_STATED GOAL_. Reproduce the records below verbatim, beginning at the line containing "Of the two, flame, located" and ending with the last line of the records. Give both of those lines and everything between them.

[Scene-based reasoning records]
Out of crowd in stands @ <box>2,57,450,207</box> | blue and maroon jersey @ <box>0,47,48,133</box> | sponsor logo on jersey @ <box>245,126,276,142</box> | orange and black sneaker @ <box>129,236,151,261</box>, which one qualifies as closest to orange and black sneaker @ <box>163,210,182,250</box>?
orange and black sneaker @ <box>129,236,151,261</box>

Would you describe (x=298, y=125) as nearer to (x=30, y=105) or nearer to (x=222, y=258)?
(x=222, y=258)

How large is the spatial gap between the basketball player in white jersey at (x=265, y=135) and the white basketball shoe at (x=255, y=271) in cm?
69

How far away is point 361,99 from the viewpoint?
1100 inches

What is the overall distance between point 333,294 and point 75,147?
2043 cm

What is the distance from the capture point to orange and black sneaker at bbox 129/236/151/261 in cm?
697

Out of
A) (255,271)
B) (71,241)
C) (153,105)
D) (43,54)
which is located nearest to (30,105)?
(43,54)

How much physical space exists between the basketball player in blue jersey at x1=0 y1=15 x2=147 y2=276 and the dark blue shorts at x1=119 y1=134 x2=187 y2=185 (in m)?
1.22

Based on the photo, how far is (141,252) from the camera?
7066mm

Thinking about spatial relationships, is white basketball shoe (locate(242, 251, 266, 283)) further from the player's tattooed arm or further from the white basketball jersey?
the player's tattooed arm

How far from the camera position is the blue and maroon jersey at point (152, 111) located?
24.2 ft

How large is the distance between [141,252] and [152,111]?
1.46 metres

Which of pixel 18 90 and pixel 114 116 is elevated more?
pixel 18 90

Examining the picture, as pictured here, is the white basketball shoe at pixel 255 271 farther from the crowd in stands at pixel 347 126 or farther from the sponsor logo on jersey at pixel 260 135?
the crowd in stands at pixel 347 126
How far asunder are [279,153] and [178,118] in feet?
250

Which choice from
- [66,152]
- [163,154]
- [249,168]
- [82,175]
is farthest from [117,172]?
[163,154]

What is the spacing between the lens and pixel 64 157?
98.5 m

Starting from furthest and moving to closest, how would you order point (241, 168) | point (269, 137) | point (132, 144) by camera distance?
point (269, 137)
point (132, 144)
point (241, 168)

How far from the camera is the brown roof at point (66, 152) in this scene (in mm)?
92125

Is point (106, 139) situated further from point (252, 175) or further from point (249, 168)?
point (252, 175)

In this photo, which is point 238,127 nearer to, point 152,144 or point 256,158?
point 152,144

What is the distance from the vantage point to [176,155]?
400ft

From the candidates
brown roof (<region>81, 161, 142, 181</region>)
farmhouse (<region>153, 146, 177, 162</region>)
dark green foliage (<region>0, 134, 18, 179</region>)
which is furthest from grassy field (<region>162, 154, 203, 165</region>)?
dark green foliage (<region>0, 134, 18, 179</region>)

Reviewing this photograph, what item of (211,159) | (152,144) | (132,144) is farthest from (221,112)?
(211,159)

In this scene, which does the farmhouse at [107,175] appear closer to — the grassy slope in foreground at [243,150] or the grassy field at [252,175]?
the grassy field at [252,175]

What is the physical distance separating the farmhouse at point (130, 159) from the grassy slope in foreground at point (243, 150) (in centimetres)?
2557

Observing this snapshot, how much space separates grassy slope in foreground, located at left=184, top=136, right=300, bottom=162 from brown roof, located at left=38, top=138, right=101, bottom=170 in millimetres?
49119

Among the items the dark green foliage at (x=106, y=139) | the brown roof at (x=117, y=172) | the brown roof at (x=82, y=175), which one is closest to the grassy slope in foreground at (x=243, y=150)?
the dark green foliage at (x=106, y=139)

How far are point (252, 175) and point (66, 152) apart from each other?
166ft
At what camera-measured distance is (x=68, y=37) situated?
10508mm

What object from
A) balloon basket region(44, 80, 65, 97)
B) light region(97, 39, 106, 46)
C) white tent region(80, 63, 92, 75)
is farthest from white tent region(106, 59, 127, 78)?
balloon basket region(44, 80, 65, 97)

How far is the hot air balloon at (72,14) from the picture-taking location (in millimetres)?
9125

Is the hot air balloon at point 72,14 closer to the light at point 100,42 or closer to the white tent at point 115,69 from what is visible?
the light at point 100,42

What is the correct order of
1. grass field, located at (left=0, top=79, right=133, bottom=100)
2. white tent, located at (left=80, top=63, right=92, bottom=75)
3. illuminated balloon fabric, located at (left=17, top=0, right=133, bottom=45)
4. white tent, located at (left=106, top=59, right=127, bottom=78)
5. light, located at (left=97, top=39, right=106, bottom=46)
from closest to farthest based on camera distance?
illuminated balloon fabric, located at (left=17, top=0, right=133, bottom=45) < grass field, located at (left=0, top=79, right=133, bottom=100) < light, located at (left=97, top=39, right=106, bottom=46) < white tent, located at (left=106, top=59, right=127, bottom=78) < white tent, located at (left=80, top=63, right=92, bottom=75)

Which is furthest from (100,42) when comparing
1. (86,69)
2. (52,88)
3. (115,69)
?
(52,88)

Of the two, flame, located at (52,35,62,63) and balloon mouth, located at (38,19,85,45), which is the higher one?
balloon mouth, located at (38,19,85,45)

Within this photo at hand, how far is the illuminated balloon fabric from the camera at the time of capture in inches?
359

_TASK RESULT_.
Of the two, flame, located at (52,35,62,63) and balloon mouth, located at (38,19,85,45), which is the higher one?
balloon mouth, located at (38,19,85,45)

Within this photo at hand, how far is the illuminated balloon fabric from the camera at the time of capture in inches?
359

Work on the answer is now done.